* **Supplied text**
_ _ _ _

Vimentin influences the IRBIT-IP3R1 interaction by sequestering IRBIT in perinuclear inclusions. A. HeLa cells were transfected with RFP or tested forms of RFP-vimentin. 24 hrs later, cells were lysed and immunopreciptitation was performed using 10A6 anti-IP3R1 antibody. For immunoblotting, KM1112 anti-IP3R1, anti-IRBIT and anti-RFP antibodies were used. B. Quantification of IRBIT-IP3R1 interaction. The densities of immunoprecipitated IRBIT were normalized to the densities of corresponding immunoprecipitated IP3R1. *p = 0.0002, **p = 0.009, ***p = 0.0001, ^#p = 0.0017, ^##p = 0.029, ^###p = 0.0009. Bars represent relative mean values ± s.d. from three independent experiments, with levels of IRBIT-IP3R1 interaction under control conditions normalized to a value of 1. C. Representative confocal images show distribution of immobile fraction of IRBIT in presence of RFP or tested RFP-vimentin forms. Neuro2a cells were transfected with RFP or RFP-vimentins, 24 hrs later permeabilized with saponin and immunostained for endogenous IRBIT (green). Fluorescence of RFP (red) and DAPI (blue) are also shown. Note that RFP was washed out from cells during saponin permeabilization. Scale bar, 5 μm.

Figure 4

Vimentin phosphorylation affects IRBIT subcellular distribution. Effect of ROCK and UPS inhibitors. Representative confocal images show subcellular distribution of IRBIT in presence of RFP or tested RFP-vimentin forms. Neuro2a cells were transfected and treated as indicated for 24 hrs. Cells were fixed, permeabilized and immunostained for enogenous IRBIT (green). A. Control untreated cells (DMSO, 1/1000). B. Cells treated with 20 μM Y-27632. C. Cells treated with 5 μM MG132. Fluorescence of RFP (red) and DAPI (blue) are also shown. Scale bar, 5 μm.

_ _ _ _

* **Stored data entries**
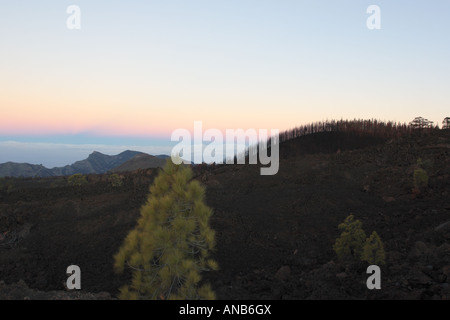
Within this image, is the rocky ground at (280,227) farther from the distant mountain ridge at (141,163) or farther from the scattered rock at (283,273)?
the distant mountain ridge at (141,163)

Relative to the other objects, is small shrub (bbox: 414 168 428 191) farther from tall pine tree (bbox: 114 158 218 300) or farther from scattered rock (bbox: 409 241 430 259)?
tall pine tree (bbox: 114 158 218 300)

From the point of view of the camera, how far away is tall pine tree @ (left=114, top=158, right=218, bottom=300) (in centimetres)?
521

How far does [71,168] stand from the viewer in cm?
5422

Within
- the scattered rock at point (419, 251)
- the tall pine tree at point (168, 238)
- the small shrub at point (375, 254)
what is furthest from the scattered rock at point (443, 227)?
the tall pine tree at point (168, 238)

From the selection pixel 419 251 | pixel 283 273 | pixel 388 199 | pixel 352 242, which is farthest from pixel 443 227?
pixel 283 273

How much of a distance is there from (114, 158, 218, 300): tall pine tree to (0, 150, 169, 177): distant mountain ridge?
111 ft

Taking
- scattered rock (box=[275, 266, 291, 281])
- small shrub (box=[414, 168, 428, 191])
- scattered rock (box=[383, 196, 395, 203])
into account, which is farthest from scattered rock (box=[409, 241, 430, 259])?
small shrub (box=[414, 168, 428, 191])

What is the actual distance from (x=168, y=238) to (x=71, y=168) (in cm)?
5524

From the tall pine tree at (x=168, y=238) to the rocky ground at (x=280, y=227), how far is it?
2.03m

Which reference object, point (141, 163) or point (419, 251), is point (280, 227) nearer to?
point (419, 251)

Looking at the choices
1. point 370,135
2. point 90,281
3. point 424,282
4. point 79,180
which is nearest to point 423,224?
point 424,282

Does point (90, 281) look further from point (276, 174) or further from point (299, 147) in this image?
point (299, 147)

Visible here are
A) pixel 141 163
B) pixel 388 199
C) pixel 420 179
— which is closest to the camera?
pixel 420 179

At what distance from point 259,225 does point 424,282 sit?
633 centimetres
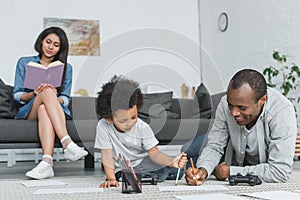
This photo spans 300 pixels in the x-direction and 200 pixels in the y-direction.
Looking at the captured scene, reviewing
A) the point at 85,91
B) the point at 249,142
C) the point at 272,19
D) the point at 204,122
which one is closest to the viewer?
the point at 249,142

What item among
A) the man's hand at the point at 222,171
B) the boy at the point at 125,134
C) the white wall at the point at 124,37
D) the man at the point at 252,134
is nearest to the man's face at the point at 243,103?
the man at the point at 252,134

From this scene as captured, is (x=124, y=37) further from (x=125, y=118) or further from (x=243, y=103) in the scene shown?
(x=243, y=103)

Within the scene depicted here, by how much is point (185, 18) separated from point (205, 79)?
0.89 meters

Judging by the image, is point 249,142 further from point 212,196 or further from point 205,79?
point 205,79

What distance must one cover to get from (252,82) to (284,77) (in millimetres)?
2587

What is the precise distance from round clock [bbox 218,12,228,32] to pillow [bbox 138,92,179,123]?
6.62ft

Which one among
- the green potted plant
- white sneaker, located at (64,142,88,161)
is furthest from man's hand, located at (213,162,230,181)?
the green potted plant

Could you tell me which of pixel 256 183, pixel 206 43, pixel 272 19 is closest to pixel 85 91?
pixel 206 43

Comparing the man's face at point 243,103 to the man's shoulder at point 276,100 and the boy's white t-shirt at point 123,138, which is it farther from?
the boy's white t-shirt at point 123,138

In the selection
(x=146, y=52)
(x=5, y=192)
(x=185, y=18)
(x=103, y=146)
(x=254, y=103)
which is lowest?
(x=5, y=192)

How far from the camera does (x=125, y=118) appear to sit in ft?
6.39

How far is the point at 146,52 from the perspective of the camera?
19.1 feet

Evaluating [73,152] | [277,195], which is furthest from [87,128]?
[277,195]

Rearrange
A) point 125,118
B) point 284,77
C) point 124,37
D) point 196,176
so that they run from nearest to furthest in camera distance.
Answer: point 196,176
point 125,118
point 284,77
point 124,37
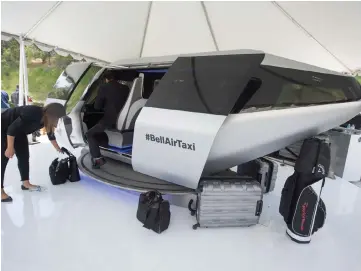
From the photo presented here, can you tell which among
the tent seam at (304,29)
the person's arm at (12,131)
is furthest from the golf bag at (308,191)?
the tent seam at (304,29)

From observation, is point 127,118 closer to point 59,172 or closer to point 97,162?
point 97,162

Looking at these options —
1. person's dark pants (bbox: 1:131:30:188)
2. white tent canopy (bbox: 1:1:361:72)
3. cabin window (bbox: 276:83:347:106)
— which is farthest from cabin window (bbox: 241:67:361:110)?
white tent canopy (bbox: 1:1:361:72)

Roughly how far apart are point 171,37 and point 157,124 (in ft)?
17.8

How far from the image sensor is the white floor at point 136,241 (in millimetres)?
1778

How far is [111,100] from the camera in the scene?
3.27 m

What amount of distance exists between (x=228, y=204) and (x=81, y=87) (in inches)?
111

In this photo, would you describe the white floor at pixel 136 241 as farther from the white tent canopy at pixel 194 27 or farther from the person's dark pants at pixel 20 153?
the white tent canopy at pixel 194 27

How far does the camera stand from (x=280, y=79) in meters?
1.99

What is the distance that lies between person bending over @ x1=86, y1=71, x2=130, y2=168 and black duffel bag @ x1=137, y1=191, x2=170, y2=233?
122 centimetres

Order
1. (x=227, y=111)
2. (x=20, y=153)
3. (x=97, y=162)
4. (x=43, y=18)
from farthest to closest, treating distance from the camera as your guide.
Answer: (x=43, y=18)
(x=97, y=162)
(x=20, y=153)
(x=227, y=111)

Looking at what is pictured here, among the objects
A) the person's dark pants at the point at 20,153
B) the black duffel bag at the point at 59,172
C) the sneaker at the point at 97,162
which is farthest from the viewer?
the sneaker at the point at 97,162

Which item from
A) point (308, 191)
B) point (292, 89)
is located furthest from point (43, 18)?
point (308, 191)

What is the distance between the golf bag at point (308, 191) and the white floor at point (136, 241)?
0.14m

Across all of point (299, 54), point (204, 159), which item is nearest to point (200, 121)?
point (204, 159)
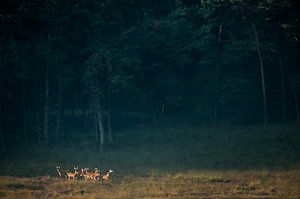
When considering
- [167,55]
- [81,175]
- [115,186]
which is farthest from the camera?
[167,55]

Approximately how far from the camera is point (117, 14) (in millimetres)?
45906

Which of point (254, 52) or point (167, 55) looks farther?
point (254, 52)

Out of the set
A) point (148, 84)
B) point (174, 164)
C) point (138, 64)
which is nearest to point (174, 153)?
point (174, 164)

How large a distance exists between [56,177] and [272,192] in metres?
12.0

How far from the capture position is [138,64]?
162 ft

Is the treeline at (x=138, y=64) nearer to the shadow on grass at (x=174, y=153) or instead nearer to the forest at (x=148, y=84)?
the forest at (x=148, y=84)

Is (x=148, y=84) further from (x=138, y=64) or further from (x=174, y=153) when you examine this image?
(x=174, y=153)

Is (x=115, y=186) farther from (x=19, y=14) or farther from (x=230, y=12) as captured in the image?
(x=230, y=12)

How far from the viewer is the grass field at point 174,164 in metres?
23.4

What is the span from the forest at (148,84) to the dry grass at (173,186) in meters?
0.81

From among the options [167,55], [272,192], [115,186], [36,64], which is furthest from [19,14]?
[272,192]

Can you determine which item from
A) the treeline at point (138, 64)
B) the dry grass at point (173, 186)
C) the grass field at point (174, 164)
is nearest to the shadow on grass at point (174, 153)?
the grass field at point (174, 164)

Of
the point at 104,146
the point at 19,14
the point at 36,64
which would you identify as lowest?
the point at 104,146

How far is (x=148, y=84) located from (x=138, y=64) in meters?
5.50
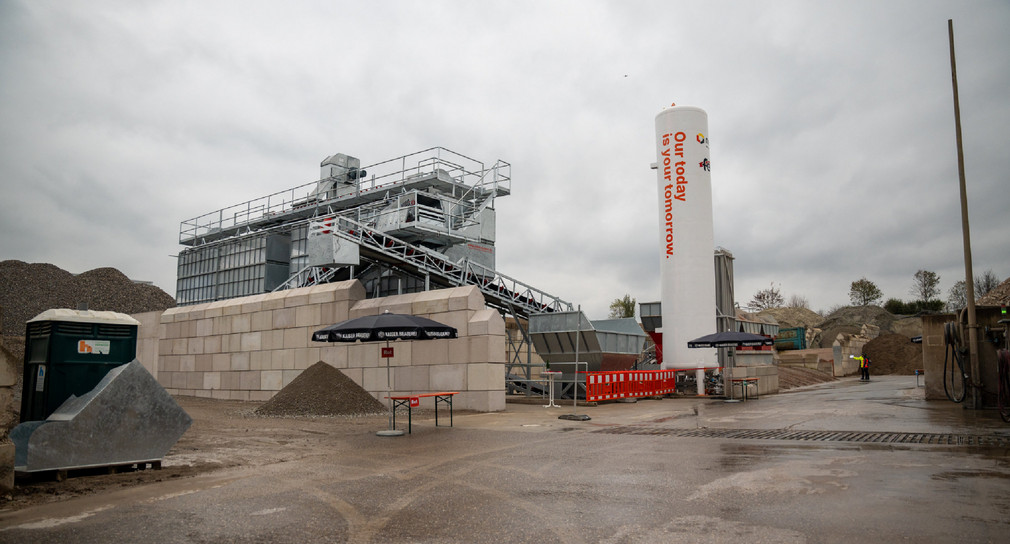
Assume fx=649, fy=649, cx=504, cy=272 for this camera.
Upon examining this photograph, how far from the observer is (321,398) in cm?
1764

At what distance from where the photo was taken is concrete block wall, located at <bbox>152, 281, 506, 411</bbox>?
19.4 meters

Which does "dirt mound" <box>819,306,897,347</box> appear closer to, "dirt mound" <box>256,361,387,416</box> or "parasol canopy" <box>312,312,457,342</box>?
"dirt mound" <box>256,361,387,416</box>

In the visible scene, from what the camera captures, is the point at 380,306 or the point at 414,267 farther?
the point at 414,267

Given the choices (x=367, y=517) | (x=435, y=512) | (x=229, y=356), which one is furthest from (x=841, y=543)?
(x=229, y=356)

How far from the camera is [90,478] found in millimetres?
7918

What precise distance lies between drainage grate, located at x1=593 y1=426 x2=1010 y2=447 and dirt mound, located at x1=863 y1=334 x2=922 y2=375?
50422 mm

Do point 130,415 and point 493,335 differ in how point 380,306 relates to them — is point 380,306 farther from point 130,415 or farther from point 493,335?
point 130,415

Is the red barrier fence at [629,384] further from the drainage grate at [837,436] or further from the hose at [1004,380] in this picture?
the hose at [1004,380]

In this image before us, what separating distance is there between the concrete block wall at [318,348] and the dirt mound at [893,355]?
4930 centimetres

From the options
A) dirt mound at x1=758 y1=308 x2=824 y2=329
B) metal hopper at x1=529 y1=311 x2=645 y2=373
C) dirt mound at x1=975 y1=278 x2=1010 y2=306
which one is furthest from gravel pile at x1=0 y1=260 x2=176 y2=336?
dirt mound at x1=758 y1=308 x2=824 y2=329

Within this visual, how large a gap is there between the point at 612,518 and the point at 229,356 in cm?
2384

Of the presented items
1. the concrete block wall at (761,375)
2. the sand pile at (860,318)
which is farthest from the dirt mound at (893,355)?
the concrete block wall at (761,375)

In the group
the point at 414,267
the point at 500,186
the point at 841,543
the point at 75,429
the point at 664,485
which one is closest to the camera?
the point at 841,543

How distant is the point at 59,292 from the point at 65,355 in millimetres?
40458
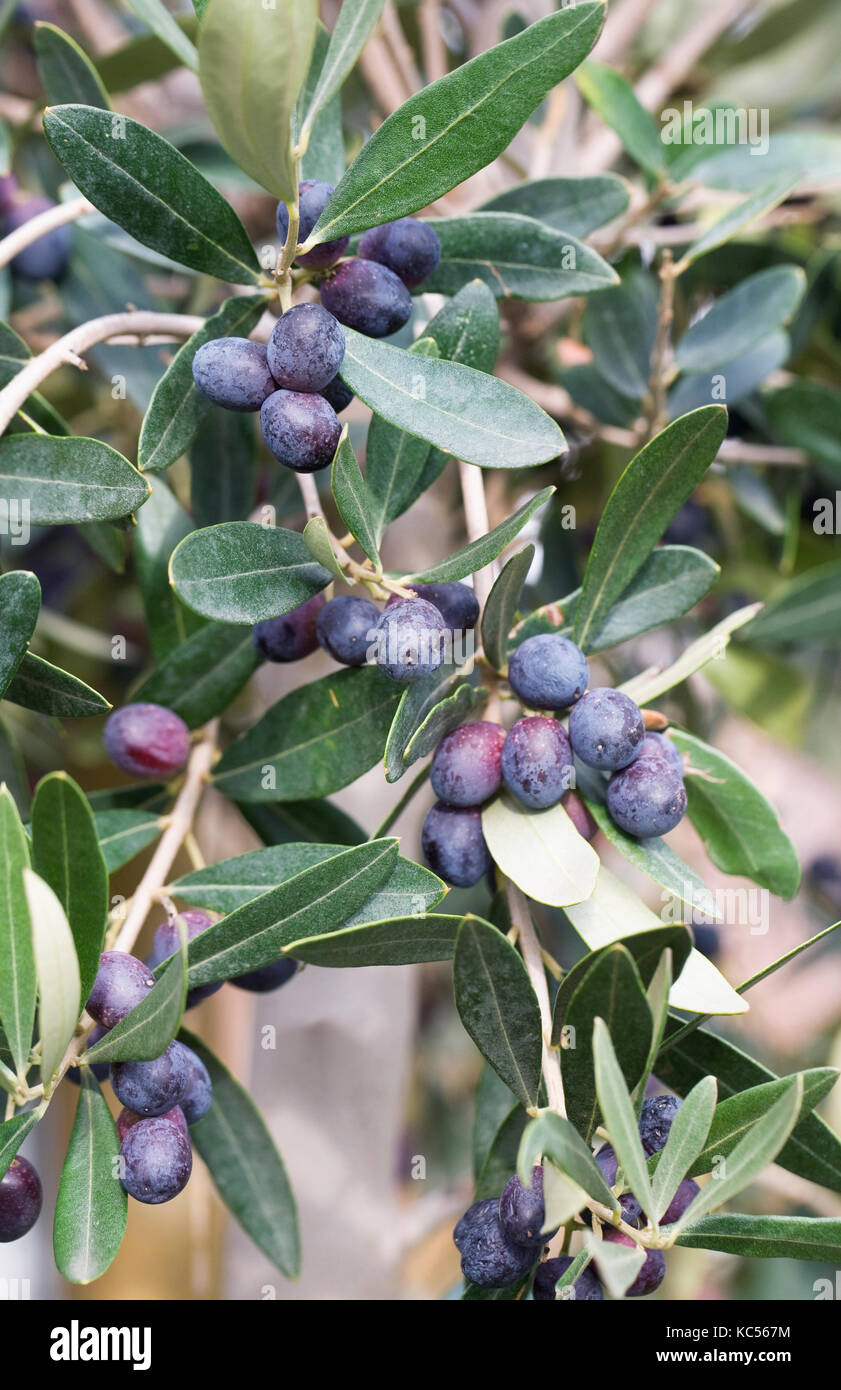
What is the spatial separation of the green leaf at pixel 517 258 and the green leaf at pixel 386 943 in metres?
0.45

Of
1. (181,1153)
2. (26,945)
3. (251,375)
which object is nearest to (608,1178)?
(181,1153)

_ _ _ _

* **Exercise A**
Revise the part of the vimentin and IRBIT figure legends between "Vimentin phosphorylation affects" and "shown. Scale bar, 5 μm.", inclusive, so that "subcellular distribution" is replaced by "intracellular distribution".
* **Exercise B**
Carry on the vimentin and IRBIT figure legends from the point where they stop.

* **Response area A**
Vimentin phosphorylation affects IRBIT intracellular distribution. Effect of ROCK and UPS inhibitors. Representative confocal images show intracellular distribution of IRBIT in presence of RFP or tested RFP-vimentin forms. Neuro2a cells were transfected and treated as indicated for 24 hrs. Cells were fixed, permeabilized and immunostained for enogenous IRBIT (green). A. Control untreated cells (DMSO, 1/1000). B. Cells treated with 20 μM Y-27632. C. Cells treated with 5 μM MG132. Fluorescence of RFP (red) and DAPI (blue) are also shown. Scale bar, 5 μm.

* **Response area B**
Figure 5

IRBIT modifies inclusion formation in 150Q Neuro2a cells. A. 48 hrs after transfection of control or IRBIT siRNA and RFP or tested RFP-vimentin forms, cells were induced for 24 hrs, fixed, and analyzed by ArrayScan. *p = 0.028, **p = 0.0008, ***p = 0.00005, ****p = 0.00004, ^ˆp = 0.0018, ^ˆˆp = 0.0021, ^ˆˆˆp = 0.00034, ^#p = 0.0007, ^##p = 0.0004, ^###p = 0.00002, ^#167;p = 0.016, ^#167;#167;p = 0.0001. B. Images generated and analyzed by ArrayScan representing each experimental condition in A. Green, tNHtt-150Q-EGFP; blue, Hoechst 33258. Magnification, 20x. C. Cells were co-transfected with mock or flag-IRBIT and RFP or tested RFP-vimentin forms and induced for 24 hrs before analyzed by ArrayScan. *p = 0.042, **p = 0.0002, ***p = 0.049, ^ˆp = 0.0002, ^ˆˆp = 0.0099, ^ˆˆˆp = 0.00013, ^#p = 0.00005, ^##p = 0.015, ^###p = 0.00009, ^####p = 0.0008, ^#####p = 0.0005, ^######p = 0.0092, ^#167;p = 0.0026, ^#167;#167;p = 0.0016. D. Images generated and analyzed by ArrayScan representing each experimental condition in C. Green, tNHtt-150Q-EGFP; blue, Hoechst 33258. Magnification, 20x. Bars in A and C represent relative mean values ± s.d. from four independent experiments, with levels of inclusion formation under control conditions normalized to a value of 1.

Figure 6

Schematic representation of the proposed mechanism of the vimentin effect on mutant Htt aggregation. A. In HD, mutant Htt and dopamine stimulation may activate ROCK, which in turn phosphorylates vimentin at Ser71 and Ser38 leading to IRBIT sequestration, reduced interaction of IRBIT with IP3R1, and activation of IP3R1. Mutant Htt expression and aggregation may increase aggresome formation enhancing IRBIT sequestration. B. Blocking vimentin phosphorylation by ROCK inhibitors may lead to reduced IRBIT sequestration by vimentin and consequently to decreased accumulation and aggregation of the pathogenic polyQ protein.